病院で救急医療に携わる医療従事者は祝祭日、年末年始などの連休が嫌いです。(もちろん全員ではないでしょうけれど。)なぜか?必ず担当日があり患者さんで溢れかえる中、診療で休む間もなく診療終了まで働くからです。でも世間はどうか、休みの日は当然お休みムードでのんびりしているのです。やはり、人が休んでいる時に働くのはつらいです。特に私が働いていた救急病院ではまず連休があれば、どこかの時間帯に勤務が入るため、家族で連休を楽しむなど皆無でした。(「少」児科医(小児科医不足をモジッタ造語)ですから、当時は代休もほとんどもらえませんでした。)
休日は診療を行っている医療機関は休日診療所、救急病院くらいになってしまい、通常と比べると極端に少なくなります。当然患者さんは少ない医療機関に殺到します。混雑します。患者さんは待つこと数時間、イライラ。先生は診ても診ても続く患者さんでイライラ。救急病院が忙しくなりすぎて救急医療機関として十分な機能を果たせなくなることもあります。いずれの立場の人にも精神衛生上よくない状況がそこにあるのです。
病気に休みはあるか?当然ありません。「病気くん」が休診日だから今日は誰も苦しめたりしないぞ、とは言ってくれないのです。慢性疾患(いわゆる持病)が中心の大人は、まだなんとか薬をいつもより長めに出しとくからね、で連休中に救急に走る、ということは少ないので何とかなります。しかし、こどもはというと、急性疾患が主であり、予測もしない時に発症します。熱なら、時に解熱剤で何とか1日くらいしのいで、ということもできるかもしれませんが、連休続きならそれも難しいのは当然です。休日診療所、救急病院に走るということになります。
病気に休みの日はありません。だから、理想を言えば、医者がそろって休むことは避けるべきなのです。
私一人で伏見区内全域を担うのは無理に決まっています。でもせめてかかりつけの患者さんだけでも、ということなのです。地域医療を担う一端として、近隣の方に喜んでもらえる。また、こんな思いもあります。
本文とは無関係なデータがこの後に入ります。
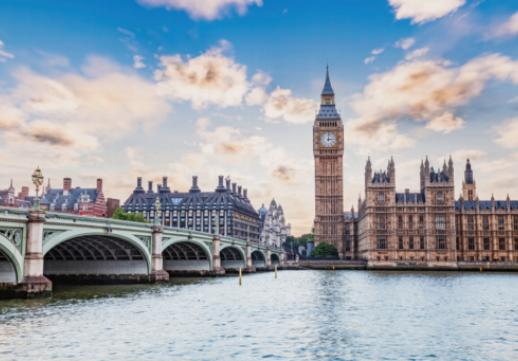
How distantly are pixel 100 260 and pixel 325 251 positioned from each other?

かつて救急病院勤務の時、休みなく診療を続ける中の午前3時ごろ、この時間にがんばってやってる医者って他にいるのかな、と思ってしまうような時間、ある開業医の先生から1歳に満たないベビーの入院受け入れの依頼の電話が入りました。この忙しいのに入院依頼?という思いのすぐ後に、こんな夜中にかかりつけ患者さんを診療され、状態が悪いから入院をとわざわざ連絡を下さる開業医の先生がいるんだ、と勇気づけられた瞬間。それからその日の夜は、ほとんど眠れなくても朝まで嫌な顔せず診療をまっとう、そのまま朝から続く勤務もできたのです。そんな顔も知らない先生を尊敬し(後にお会いし、かなりご高齢と知りいっそう尊敬が深まりました)、自分の目標とした。そんな思いから、自分ができると思う間は年末年始、ゴールデンウィーク、お盆の医者不在を、少しでも補いたいと思ったのです。
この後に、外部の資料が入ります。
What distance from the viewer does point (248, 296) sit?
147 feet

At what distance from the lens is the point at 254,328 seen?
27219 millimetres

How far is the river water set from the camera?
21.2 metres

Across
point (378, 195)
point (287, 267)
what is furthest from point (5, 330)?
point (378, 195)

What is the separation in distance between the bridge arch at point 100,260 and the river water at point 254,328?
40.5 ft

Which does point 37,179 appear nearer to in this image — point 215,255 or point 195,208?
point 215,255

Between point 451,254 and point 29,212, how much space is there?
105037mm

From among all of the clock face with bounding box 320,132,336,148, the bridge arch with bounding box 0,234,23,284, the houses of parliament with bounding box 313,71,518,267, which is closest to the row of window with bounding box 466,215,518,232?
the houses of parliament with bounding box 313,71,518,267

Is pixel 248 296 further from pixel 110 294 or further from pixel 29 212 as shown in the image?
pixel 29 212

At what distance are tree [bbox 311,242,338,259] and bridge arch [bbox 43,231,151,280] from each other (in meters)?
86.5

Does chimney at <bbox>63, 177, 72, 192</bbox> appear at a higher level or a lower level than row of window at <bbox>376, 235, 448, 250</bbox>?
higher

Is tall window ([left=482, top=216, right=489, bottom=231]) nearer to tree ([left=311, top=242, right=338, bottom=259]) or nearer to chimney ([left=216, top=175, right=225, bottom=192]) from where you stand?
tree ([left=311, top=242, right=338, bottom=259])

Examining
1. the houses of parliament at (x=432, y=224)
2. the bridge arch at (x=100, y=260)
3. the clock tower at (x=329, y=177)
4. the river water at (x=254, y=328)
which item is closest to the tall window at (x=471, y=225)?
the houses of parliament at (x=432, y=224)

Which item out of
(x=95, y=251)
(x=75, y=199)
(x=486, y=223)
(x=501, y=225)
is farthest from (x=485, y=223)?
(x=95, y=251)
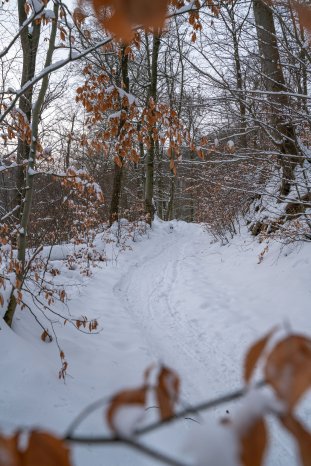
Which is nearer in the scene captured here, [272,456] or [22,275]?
[272,456]

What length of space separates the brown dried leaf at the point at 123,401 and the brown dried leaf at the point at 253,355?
0.51ft

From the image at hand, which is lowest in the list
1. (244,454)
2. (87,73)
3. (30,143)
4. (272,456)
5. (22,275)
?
(272,456)

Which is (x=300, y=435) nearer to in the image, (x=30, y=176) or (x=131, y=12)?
(x=131, y=12)

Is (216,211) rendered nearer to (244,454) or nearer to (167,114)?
(167,114)

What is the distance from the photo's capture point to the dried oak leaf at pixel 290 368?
0.45 metres

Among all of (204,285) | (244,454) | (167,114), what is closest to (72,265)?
(204,285)

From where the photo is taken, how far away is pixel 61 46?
315 cm

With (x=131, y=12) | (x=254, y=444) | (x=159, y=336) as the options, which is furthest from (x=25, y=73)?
(x=254, y=444)

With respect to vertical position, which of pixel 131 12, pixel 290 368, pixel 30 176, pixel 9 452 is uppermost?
pixel 131 12

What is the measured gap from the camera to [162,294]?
6.75 m

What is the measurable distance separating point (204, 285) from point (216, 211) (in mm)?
4462

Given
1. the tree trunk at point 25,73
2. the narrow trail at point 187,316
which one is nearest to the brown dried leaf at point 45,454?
the narrow trail at point 187,316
でも、患者さんにも1つ守ってほしいことがあります。我々医師はじめスタッフは病気で苦しむ児、心配でいられない親御さんのためにがんばります。でも、仕事で休めないから休日の今診てくれ、というのはやめて下さい。少なくとも当院のかかりつけ患者さんにはそういう方はおられないと思っております。少子化が進む中、産休、育児休暇がやや取りやすくなりましたが、こどもが急病の時、人が互いに「どうぞこどもについてあげてください、お父さんお母さん仕事お休みで」、といってあげられる本当に豊かなゆとりある社会がいつか来ることを望んでいます。
スタッフ一同、病気で苦しむ児、心配でたまらない親御さんのためにがんばります。仕事休めないので休日の今受診した、というのはルール違反です。